_EXERCISE TASK_
In the records below, change "uppermost" to "highest" wherever it occurs, then write the records out again with everything else left as it is.

_RECORD EXCERPTS_
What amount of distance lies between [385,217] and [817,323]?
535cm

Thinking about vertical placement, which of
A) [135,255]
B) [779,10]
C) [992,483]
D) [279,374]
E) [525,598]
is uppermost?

_TASK OUTPUT_
What amount of distance lies between [385,217] and [817,323]?
535cm

Thinking about vertical placement, which of
A) [135,255]
B) [779,10]
C) [992,483]
D) [279,374]
E) [525,598]
is highest?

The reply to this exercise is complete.